**Aim of the task**
Would you repeat each of the lines below exactly?

**Dataset entries**
>>>>

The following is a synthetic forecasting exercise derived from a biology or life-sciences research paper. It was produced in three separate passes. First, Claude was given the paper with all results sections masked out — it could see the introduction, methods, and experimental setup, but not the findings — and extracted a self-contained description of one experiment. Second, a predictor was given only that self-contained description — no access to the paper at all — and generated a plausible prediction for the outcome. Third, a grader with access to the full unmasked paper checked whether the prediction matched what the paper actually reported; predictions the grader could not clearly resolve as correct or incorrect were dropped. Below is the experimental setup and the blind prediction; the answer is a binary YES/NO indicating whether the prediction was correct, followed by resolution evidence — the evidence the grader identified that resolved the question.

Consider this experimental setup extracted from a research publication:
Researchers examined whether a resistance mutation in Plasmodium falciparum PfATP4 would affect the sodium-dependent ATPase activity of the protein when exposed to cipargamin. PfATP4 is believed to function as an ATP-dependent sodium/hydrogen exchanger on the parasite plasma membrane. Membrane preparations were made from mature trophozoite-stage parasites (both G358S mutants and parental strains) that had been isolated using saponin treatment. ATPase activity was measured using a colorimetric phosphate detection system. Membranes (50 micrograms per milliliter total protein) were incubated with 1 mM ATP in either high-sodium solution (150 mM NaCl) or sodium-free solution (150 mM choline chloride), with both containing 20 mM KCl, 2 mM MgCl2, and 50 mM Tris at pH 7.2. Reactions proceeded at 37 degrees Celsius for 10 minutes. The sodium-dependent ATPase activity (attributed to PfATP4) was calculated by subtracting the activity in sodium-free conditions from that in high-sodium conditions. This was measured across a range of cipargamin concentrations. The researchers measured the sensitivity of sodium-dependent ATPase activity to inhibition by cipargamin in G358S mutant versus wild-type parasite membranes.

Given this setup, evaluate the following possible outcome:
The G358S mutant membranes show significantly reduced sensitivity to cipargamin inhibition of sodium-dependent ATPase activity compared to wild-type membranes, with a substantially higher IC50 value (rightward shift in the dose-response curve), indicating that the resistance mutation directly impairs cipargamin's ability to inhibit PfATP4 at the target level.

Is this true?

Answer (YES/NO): YES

<<<<

**Response to this task**
The following is a synthetic forecasting exercise derived from a biology or life-sciences research paper. It was produced in three separate passes. First, Claude was given the paper with all results sections masked out — it could see the introduction, methods, and experimental setup, but not the findings — and extracted a self-contained description of one experiment. Second, a predictor was given only that self-contained description — no access to the paper at all — and generated a plausible prediction for the outcome. Third, a grader with access to the full unmasked paper checked whether the prediction matched what the paper actually reported; predictions the grader could not clearly resolve as correct or incorrect were dropped. Below is the experimental setup and the blind prediction; the answer is a binary YES/NO indicating whether the prediction was correct, followed by resolution evidence — the evidence the grader identified that resolved the question.

Consider this experimental setup extracted from a research publication:
Researchers examined whether a resistance mutation in Plasmodium falciparum PfATP4 would affect the sodium-dependent ATPase activity of the protein when exposed to cipargamin. PfATP4 is believed to function as an ATP-dependent sodium/hydrogen exchanger on the parasite plasma membrane. Membrane preparations were made from mature trophozoite-stage parasites (both G358S mutants and parental strains) that had been isolated using saponin treatment. ATPase activity was measured using a colorimetric phosphate detection system. Membranes (50 micrograms per milliliter total protein) were incubated with 1 mM ATP in either high-sodium solution (150 mM NaCl) or sodium-free solution (150 mM choline chloride), with both containing 20 mM KCl, 2 mM MgCl2, and 50 mM Tris at pH 7.2. Reactions proceeded at 37 degrees Celsius for 10 minutes. The sodium-dependent ATPase activity (attributed to PfATP4) was calculated by subtracting the activity in sodium-free conditions from that in high-sodium conditions. This was measured across a range of cipargamin concentrations. The researchers measured the sensitivity of sodium-dependent ATPase activity to inhibition by cipargamin in G358S mutant versus wild-type parasite membranes.

Given this setup, evaluate the following possible outcome:
The G358S mutant membranes show significantly reduced sensitivity to cipargamin inhibition of sodium-dependent ATPase activity compared to wild-type membranes, with a substantially higher IC50 value (rightward shift in the dose-response curve), indicating that the resistance mutation directly impairs cipargamin's ability to inhibit PfATP4 at the target level.

Is this true?

Answer (YES/NO): YES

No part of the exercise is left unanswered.